Weekly Update November 29 2016

“Between Two Evils I Always Pick The One I Never Tried Before” – Mae West

TSX Flat While U.S. Markets Continue Rally

The Toronto Stock Exchange’s main index gained a meagre fraction of a point Friday, while major U.S. indexes hit record highs. The S&P/TSX composite index gained 0.24 of a point to 15,075.44. In New York, indices continued their rally and recorded all-time highs on a shortened trading day, closing at 1 p.m. ET, the day after the American Thanksgiving. The Dow Jones industrial average gained 68.96 points to 19,152.14, the S&P 500 was up 8.63 points to 2,213.35, and the Nasdaq composite rose 18.24 points to 5,398.92.

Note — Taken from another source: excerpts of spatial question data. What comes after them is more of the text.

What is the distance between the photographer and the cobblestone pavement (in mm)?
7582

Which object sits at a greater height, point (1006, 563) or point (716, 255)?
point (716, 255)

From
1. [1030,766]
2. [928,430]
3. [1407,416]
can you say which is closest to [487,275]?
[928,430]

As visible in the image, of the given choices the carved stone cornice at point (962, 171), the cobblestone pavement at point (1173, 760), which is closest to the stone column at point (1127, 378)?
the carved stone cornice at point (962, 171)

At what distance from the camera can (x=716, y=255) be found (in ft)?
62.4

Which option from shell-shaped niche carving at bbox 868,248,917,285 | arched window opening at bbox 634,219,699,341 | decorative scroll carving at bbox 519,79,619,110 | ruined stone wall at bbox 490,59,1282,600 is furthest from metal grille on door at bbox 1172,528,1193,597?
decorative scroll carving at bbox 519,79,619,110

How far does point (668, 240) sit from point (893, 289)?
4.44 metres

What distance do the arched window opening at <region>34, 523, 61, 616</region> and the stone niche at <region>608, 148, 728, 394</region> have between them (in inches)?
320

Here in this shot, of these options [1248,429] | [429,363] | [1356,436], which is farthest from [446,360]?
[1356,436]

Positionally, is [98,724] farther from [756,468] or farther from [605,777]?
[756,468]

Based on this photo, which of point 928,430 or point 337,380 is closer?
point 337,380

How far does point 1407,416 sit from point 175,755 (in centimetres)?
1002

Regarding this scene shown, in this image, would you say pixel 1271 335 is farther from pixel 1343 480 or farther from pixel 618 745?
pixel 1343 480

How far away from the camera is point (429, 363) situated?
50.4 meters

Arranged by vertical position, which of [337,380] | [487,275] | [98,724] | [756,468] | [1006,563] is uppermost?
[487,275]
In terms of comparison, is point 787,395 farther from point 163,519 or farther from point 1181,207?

In commodities, the January crude contract fell $1.90 to US$46.06 per barrel and the December gold contract shed $10.90 to US$1,178.40 an ounce. January natural gas rose 5.5 cents to US$3.20 per mmBTU and December copper contracts were up 6.1 cents at US$2.67 a pound.  The Canadian dollar was at 73.93 cents US, down 0.19 of a U.S. cent.

 

 

Many Canadians On Shaky Financial Ground

An emergency fund is meant to be there in times of need, but a new survey suggests nearly half of Canadian homeowners would be ill prepared for a personal financial dilemma such as job loss. The poll released by Manulife Bank finds that 24% of those surveyed don’t know how much is in their emergency fund, 14% have not put away any funds and 9% have access to $1,000 or less. The remainder of those surveyed have up to $10,000 saved, with the average amount being $5,000. Manulife says among those polled, homeowners had an average of $174,000 in mortgage debt, with an average of 28% of their net income going toward paying off their home each month.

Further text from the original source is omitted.